**What you need to do**. The reply should contain the full listing exactly as written and no pictures at all.

**Given material**.
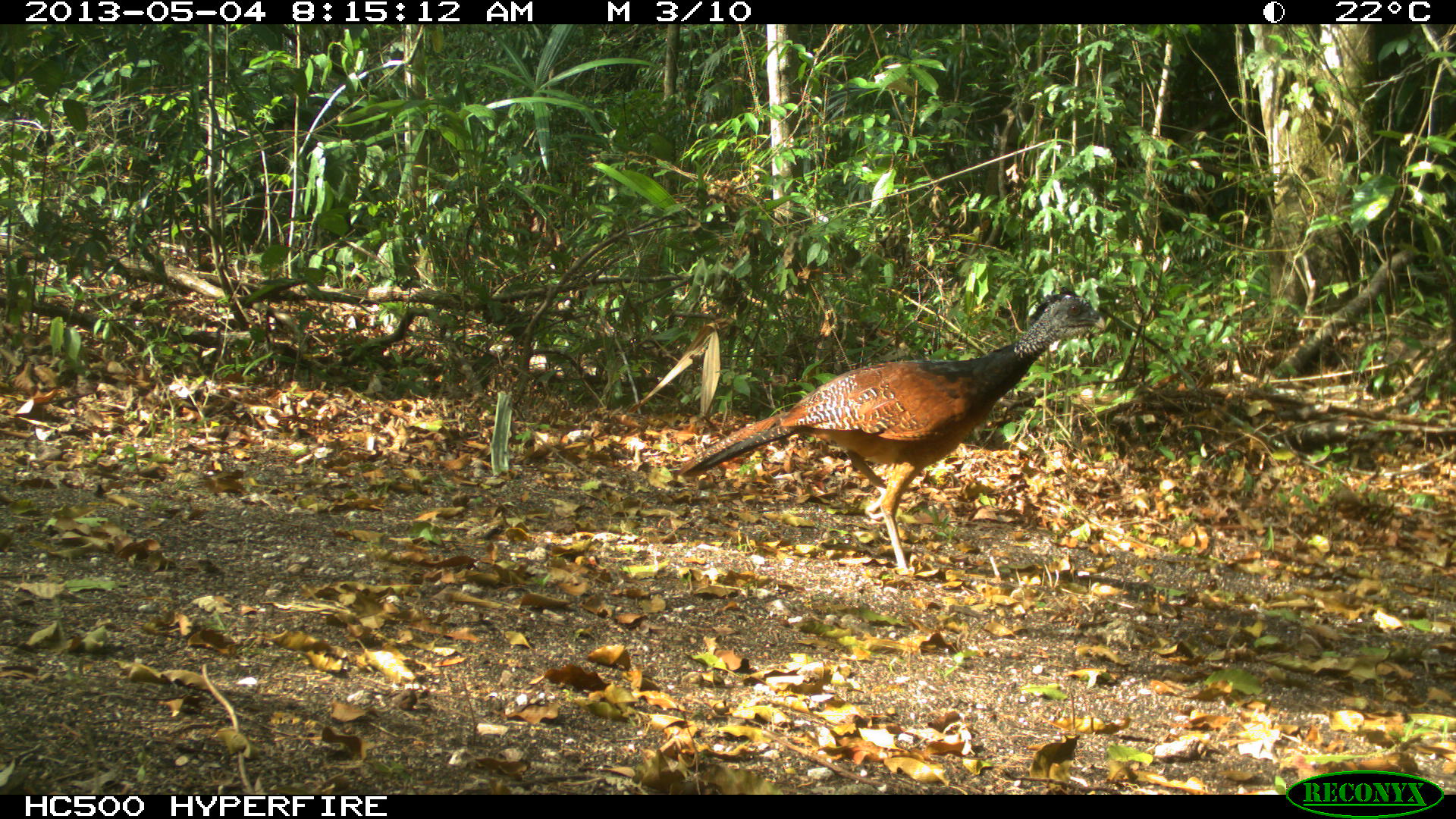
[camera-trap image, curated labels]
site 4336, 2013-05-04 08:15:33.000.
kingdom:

**Answer box**.
[camera-trap image, curated labels]
site 4336, 2013-05-04 08:15:33.000.
kingdom:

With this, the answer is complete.